Ich habe die letzten zwölf Jahre meines Lebens in der Schule verbracht und habe gerade meine Matura gemacht. In dieser ganzen Zeit war ich wie viele andere Schüler*innen Beobachter. Ich habe beobachtet, wie unser Schul- und Bildungssystem funktioniert und in meinem Alltag mitbekommen, wo seine Schwächen liegen. Nach zwölf Jahren kann ich leider sagen, dass es ziemlich viele sind. Nur in Ausnahmefällen sind diese jedoch auf die einzelnen Lehrer*innen zurückzuführen. Viel mehr liegt es am System und daran, was wir lernen, aber auch daran, wie wir lernen. Nicht selten sind wir mit Fragezeichen in der Klasse gesessen, ohne zu wissen, wieso der vorgetragene Stoff jetzt nochmal genau wichtig für uns sein soll.

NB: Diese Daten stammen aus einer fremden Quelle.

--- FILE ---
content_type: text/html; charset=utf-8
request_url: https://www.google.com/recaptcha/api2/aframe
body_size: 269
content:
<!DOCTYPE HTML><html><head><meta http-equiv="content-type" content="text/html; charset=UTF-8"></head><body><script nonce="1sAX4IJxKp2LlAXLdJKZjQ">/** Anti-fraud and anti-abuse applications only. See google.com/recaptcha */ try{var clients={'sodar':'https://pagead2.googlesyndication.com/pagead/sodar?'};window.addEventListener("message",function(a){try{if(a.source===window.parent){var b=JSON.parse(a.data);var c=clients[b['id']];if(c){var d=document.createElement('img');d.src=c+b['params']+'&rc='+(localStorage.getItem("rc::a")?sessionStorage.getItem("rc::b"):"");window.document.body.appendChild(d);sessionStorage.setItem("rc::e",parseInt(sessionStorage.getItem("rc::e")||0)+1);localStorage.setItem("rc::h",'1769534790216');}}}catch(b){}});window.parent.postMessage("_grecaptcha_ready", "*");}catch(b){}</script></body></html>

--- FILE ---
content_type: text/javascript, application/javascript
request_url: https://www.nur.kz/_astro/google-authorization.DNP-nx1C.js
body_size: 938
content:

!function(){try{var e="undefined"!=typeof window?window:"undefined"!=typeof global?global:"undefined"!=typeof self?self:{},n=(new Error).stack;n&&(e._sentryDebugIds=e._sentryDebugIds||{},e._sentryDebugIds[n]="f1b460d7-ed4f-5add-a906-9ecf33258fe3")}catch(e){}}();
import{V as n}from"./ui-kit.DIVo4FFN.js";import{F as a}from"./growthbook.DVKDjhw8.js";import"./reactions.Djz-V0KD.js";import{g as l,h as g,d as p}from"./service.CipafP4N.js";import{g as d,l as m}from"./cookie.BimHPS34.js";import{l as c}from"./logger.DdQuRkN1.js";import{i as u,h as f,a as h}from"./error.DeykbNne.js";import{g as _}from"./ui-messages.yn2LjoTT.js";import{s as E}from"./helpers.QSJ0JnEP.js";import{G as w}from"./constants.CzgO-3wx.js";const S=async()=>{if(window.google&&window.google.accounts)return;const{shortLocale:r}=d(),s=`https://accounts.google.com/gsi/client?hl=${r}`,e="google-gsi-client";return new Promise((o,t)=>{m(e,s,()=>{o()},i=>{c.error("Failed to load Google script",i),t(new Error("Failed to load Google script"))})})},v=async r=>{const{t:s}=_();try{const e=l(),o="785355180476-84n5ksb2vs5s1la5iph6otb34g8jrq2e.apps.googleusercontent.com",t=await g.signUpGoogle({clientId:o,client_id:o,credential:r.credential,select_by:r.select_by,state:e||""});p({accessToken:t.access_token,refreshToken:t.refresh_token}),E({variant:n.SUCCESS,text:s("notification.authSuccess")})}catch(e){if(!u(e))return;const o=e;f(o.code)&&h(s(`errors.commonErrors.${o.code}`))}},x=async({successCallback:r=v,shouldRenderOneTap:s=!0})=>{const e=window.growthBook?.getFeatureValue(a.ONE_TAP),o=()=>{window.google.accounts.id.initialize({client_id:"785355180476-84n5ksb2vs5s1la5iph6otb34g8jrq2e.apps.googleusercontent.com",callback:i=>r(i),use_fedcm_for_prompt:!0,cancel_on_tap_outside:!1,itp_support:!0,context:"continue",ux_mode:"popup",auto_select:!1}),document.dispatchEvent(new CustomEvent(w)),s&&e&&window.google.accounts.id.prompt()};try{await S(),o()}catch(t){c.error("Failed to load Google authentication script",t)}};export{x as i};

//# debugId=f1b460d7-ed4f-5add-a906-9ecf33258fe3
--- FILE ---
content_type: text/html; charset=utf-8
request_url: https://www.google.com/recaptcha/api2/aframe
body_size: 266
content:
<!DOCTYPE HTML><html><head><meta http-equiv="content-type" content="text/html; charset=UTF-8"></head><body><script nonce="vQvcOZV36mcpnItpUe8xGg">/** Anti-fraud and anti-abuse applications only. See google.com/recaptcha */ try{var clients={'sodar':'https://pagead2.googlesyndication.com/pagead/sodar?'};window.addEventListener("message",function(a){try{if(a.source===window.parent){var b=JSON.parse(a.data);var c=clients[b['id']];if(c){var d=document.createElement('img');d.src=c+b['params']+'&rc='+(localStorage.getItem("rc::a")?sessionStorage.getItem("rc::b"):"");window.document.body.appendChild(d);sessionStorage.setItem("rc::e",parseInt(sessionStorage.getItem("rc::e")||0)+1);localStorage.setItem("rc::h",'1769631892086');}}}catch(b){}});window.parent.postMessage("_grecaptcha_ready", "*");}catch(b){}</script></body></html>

Auf der anderen Seite haben wir uns oft gewundert, wieso unsere Schulbücher die Themen, die uns selbst am meisten beschäftigt haben, auslassen. Diskussionen zu Sexismus, Rassismus oder der neusten Innenpolitik fanden deswegen in den Pausen statt. Wenn es dann doch anders war, lag es am Engagement einzelner Lehrer*innen, die aktuelle Themen aufgearbeitet haben, um sie mit uns im Unterricht zu besprechen. Leider lässt der sehr enge Lehrplan dafür aber oft keinen Platz. Noch weniger Platz wird jedoch für die individuellen Bedürfnisse einzelner Schüler*innen gelassen. Und auch hier liegt es wieder nicht an der fehlenden Bereitschaft der Lehrer*innen, sondern an der Art und Weise, wie Schule konzipiert ist. Alle sollen einen gewissen Standard in jedem Fach erreichen und das am besten noch ohne dabei mehr Unterstützung, die über den bloßen Unterricht hinausgeht, zu verlangen. Das führt dazu, dass ein großer Teil meiner Mitschüler*innen privat Nachhilfe in Anspruch genommen hat oder Unterstützung von zu Hause benötigte. Es ist deshalb notwendig, das Konzept Schule neu zu denken. In dieser Debatte braucht es vor allem viele verschiedene Schüler*innen am Tisch, die über ihre Wünsche und Ideen, aber auch Probleme und Hürden, die ihnen im Schulalltag begegnen, reden.

Lorenz Füsselberger ist 18 alt und besucht die GRG15 auf der Schmelz.